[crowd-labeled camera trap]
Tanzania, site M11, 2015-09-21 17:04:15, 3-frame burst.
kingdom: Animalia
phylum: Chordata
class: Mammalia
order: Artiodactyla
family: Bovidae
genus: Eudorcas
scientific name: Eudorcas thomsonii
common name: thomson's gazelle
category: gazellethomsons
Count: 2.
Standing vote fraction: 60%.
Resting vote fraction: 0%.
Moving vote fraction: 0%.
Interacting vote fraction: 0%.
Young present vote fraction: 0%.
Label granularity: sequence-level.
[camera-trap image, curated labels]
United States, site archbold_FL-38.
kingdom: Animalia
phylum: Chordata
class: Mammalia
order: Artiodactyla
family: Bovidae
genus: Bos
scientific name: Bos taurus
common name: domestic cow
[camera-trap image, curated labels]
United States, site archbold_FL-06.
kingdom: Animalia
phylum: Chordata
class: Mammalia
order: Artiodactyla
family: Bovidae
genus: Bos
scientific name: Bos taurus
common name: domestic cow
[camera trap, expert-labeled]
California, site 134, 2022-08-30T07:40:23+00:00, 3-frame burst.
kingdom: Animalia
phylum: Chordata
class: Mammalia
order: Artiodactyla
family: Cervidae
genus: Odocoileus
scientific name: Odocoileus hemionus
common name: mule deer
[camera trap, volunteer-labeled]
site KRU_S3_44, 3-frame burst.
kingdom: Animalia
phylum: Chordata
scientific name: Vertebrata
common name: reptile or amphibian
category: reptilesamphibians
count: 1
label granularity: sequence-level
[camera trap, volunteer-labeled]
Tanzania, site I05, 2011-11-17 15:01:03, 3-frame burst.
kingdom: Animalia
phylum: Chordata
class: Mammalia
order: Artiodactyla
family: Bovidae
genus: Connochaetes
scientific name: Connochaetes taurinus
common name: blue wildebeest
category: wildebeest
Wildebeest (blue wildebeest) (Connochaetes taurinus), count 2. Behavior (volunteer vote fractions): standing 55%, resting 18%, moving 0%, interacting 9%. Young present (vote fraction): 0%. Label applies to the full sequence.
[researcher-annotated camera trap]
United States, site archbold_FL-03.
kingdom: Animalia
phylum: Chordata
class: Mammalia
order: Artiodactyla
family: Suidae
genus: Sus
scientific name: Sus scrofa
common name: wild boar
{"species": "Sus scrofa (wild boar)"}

Instructions for the task
The lines above, starting at the one with "United States, site archbold_FL-06." and ending at the one with "scientific name: Connochaetes taurinus", are the only ones to return, exactly as written.

Problem solution
United States, site archbold_FL-06.
kingdom: Animalia
phylum: Chordata
class: Mammalia
order: Artiodactyla
family: Bovidae
genus: Bos
scientific name: Bos taurus
common name: domestic cow
[camera trap, expert-labeled]
California, site 134, 2022-08-30T07:40:23+00:00, 3-frame burst.
kingdom: Animalia
phylum: Chordata
class: Mammalia
order: Artiodactyla
family: Cervidae
genus: Odocoileus
scientific name: Odocoileus hemionus
common name: mule deer
[camera trap, volunteer-labeled]
site KRU_S3_44, 3-frame burst.
kingdom: Animalia
phylum: Chordata
scientific name: Vertebrata
common name: reptile or amphibian
category: reptilesamphibians
count: 1
label granularity: sequence-level
[camera trap, volunteer-labeled]
Tanzania, site I05, 2011-11-17 15:01:03, 3-frame burst.
kingdom: Animalia
phylum: Chordata
class: Mammalia
order: Artiodactyla
family: Bovidae
genus: Connochaetes
scientific name: Connochaetes taurinus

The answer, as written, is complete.